Supported in part by the US Department of Veteran's Affairs VA Merit award 1I01BX003031 (H.F.), Biomedical Laboratory Research and Development Service VA Research Career Scientist Award (G.A.), VA Merit award 5I01BX000574 (G.A.), NIH National Institute of Diabetes and Digestive and Kidney Diseases Biomedical Laboratory Research and Development Service and RO1 DK108959 (H.F.) and RO1 DK082435 (S.D.M.), the PSC Partners Seeking a Cure (H.F. and S.D.M.), and the Dr. Nicholas C. Hightower Centennial Chair of Gastroenterology from Baylor Scott & White Health (G.A.). This material is the result of work supported with resources and the use of facilities at the Central Texas Veterans Health Care System (Temple, TX).

Disclosures: None declared.

The content is the responsibility of the author(s) alone and does not necessarily reflect the views or policies of the Department of Veterans Affairs or the US government.

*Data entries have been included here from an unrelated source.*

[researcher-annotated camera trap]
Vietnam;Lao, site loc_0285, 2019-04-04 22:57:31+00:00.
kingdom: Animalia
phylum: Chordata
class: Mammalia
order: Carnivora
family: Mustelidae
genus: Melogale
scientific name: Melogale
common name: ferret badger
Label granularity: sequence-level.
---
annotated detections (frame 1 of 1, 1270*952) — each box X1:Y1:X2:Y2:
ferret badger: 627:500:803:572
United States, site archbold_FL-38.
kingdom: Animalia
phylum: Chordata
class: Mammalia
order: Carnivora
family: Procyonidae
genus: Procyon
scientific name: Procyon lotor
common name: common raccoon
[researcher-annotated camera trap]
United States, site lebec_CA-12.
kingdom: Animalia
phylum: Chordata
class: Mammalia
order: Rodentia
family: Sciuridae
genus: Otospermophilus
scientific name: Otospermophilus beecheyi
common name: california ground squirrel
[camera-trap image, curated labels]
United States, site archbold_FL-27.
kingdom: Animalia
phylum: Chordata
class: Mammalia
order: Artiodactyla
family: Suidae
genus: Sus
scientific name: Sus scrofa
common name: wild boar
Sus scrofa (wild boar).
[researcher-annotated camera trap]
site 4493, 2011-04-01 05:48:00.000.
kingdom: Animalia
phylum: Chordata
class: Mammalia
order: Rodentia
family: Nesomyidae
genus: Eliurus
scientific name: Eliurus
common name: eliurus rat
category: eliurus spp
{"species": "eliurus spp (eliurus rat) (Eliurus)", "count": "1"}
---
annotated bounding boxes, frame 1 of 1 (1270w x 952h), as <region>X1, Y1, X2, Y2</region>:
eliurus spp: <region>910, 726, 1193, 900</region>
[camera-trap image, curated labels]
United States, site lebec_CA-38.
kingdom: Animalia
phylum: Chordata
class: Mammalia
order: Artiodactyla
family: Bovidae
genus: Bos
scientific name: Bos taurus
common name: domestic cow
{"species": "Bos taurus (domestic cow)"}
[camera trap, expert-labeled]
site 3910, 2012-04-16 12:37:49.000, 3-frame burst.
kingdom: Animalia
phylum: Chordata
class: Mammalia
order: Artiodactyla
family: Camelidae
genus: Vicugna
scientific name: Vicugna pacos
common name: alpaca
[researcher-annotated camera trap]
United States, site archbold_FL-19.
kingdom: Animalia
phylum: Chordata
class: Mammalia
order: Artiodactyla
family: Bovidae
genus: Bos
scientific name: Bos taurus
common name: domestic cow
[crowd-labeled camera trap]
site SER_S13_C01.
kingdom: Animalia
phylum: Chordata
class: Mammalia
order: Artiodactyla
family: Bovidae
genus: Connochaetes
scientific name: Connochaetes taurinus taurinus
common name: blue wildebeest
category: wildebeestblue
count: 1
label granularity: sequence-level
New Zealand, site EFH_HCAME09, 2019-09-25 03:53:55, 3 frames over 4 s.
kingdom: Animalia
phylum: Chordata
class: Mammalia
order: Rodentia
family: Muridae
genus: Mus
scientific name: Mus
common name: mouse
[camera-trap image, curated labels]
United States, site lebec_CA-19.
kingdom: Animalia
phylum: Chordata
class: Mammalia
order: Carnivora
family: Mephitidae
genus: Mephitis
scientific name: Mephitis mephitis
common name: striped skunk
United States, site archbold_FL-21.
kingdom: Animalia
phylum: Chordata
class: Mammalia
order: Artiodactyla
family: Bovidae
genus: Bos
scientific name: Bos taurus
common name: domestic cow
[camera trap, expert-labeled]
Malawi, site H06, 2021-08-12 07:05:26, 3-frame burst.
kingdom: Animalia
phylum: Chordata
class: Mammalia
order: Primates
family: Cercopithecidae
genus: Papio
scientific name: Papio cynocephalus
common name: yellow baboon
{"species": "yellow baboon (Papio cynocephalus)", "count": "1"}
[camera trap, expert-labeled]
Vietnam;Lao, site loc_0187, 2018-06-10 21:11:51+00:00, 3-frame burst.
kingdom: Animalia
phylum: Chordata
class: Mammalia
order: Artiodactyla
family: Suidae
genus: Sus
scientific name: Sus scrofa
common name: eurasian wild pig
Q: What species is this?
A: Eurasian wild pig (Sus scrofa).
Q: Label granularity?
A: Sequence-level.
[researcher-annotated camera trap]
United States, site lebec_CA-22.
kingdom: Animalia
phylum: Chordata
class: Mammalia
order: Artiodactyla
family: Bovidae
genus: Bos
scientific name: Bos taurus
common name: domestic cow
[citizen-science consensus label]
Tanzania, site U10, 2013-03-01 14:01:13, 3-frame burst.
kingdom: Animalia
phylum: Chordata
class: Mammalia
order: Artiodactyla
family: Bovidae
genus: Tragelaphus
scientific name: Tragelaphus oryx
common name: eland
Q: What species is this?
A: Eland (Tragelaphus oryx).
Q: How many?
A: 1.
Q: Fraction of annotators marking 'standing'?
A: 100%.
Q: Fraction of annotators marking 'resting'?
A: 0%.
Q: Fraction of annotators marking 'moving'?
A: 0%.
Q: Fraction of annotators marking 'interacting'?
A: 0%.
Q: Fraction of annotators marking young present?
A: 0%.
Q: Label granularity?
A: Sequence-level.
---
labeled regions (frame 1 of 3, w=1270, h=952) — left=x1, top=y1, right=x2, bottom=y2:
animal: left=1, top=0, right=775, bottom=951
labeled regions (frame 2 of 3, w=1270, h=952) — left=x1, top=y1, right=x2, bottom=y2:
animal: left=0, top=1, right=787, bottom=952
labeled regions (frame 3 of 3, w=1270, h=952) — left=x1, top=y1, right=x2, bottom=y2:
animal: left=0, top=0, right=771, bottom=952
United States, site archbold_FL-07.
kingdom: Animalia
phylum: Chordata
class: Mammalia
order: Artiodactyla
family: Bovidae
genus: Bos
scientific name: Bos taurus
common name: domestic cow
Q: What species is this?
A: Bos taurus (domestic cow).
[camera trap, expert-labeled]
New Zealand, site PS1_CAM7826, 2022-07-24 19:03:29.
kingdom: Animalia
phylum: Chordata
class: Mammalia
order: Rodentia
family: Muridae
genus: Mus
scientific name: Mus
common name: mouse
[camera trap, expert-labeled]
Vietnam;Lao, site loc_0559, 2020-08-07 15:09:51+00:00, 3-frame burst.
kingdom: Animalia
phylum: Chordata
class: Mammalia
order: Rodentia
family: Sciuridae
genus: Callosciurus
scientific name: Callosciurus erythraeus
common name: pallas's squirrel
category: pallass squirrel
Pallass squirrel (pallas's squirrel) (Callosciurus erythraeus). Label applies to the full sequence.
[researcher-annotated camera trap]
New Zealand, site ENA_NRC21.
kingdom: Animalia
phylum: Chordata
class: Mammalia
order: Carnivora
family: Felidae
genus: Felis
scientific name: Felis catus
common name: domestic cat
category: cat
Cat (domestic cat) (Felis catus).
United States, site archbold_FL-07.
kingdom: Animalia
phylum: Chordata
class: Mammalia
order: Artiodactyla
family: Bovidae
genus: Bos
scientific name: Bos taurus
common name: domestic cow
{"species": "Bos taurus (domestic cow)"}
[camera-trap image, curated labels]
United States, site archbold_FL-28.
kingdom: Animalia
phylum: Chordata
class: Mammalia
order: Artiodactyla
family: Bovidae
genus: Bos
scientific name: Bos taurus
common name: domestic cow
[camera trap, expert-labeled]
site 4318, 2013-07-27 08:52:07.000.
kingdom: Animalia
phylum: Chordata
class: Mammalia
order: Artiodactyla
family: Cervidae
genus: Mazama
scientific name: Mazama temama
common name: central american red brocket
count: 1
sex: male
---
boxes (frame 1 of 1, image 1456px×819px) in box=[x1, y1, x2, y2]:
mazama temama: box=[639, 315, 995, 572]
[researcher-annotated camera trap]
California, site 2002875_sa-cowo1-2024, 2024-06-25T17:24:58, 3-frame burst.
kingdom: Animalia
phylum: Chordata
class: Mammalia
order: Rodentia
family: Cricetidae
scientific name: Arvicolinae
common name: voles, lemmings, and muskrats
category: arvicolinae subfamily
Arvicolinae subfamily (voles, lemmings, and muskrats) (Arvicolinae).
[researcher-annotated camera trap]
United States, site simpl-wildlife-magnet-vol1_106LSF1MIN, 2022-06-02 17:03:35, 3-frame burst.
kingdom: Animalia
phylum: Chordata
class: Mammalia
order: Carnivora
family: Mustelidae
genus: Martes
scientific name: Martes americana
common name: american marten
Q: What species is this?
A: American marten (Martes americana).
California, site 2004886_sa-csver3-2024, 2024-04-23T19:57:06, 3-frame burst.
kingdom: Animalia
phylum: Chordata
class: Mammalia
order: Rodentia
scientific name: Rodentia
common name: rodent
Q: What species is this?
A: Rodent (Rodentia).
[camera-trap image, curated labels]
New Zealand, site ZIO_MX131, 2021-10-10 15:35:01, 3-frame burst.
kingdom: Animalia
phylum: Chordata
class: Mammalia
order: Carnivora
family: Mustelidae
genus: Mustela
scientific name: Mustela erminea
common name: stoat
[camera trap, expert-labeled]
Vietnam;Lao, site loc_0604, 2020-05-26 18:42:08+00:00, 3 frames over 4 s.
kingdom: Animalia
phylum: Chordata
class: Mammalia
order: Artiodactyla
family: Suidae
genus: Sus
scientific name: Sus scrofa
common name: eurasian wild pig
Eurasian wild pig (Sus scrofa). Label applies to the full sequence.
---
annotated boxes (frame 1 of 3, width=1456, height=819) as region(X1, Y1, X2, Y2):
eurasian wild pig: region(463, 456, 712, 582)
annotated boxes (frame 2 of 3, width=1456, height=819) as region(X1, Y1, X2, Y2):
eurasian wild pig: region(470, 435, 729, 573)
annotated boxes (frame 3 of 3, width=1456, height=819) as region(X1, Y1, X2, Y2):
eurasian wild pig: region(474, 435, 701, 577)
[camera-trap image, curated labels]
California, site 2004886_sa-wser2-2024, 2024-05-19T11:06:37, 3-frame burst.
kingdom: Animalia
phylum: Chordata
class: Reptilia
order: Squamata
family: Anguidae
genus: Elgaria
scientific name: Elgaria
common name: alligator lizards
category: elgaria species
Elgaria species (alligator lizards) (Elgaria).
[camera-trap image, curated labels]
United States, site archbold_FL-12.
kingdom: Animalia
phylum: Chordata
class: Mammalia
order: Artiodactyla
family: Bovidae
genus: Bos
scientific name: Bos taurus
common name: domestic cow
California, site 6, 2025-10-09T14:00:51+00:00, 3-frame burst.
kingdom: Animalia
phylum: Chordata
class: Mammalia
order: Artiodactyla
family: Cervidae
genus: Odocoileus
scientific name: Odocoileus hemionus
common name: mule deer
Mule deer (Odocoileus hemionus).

Supplementary data related to this article can be found at https://doi.org/10.1016/j.ajpath.2017.11.016.

Supplemental Data

Supplemental Figure S1.

Supplemental Figure S1

Fibrosis evaluation in isolated cholangiocytes. As shown by real-time quantitative PCR, cholangiocytes isolated from WT high-fat diet (HFD) mice have increased expression of the fibrotic markers fibronectin-1 (FN-1; A) and α-smooth muscle actin (α-SMA; B) when compared with WT control diet (CD) mice; however, these parameters are decreased in cholangiocytes isolated from Hdc−/− HFD mice when compared with WT HFD mice. Data are expressed as means ± SEM. n ≥ 6 reactions in triplicate (A and B). P < 0.05 versus WT CD; P < 0.05 versus WT HFD.

Supplemental Figure S2.

Supplemental Figure S2

Evaluation of collagen type 1a protein expression. By immunofluorescence and semiquantitative analysis, collagen type 1a expression is significantly increased in WT high-fat diet (HFD) mice compared with WT control diet (CD) mice and found primarily around the portal area. The protein expression of collagen type 1a is significantly down-regulated in HDC HFD mice compared with WT HFD mice. Data are expressed as means ± SEM. n ≥ 6 reactions in triplicate. P < 0.05 versus WT CD; P < 0.05 versus WT HFD. Original magnification, ×40. CK-19, cytokeratin-19.

Supplemental Figure S3.

Supplemental Figure S3

Determination of human hepatic stellate cell (hHSC) activation, in vitro. hHSCs treated with supernatants extracted from cholangiocytes isolated from WT high-fat diet (HFD) mice show increased synaptophysin-9 (SYP-9; A) and α-smooth muscle actin (α-SMA; B) expression when compared with hHSCs treated with supernatants from WT control diet (CD) mice. However, these parameters were decreased in hHSCs treated with cholangiocyte supernatants from Hdc−/− HFD mice when compared with WT HFD mice. Data are expressed as means ± SEM. n ≥ 6 reactions in triplicate (A and B). P < 0.05 versus hHSCs + WT CD cholangiocyte supernatants; P < 0.05 versus hHSCs + WT HFD cholangiocyte supernatants. BS, basal.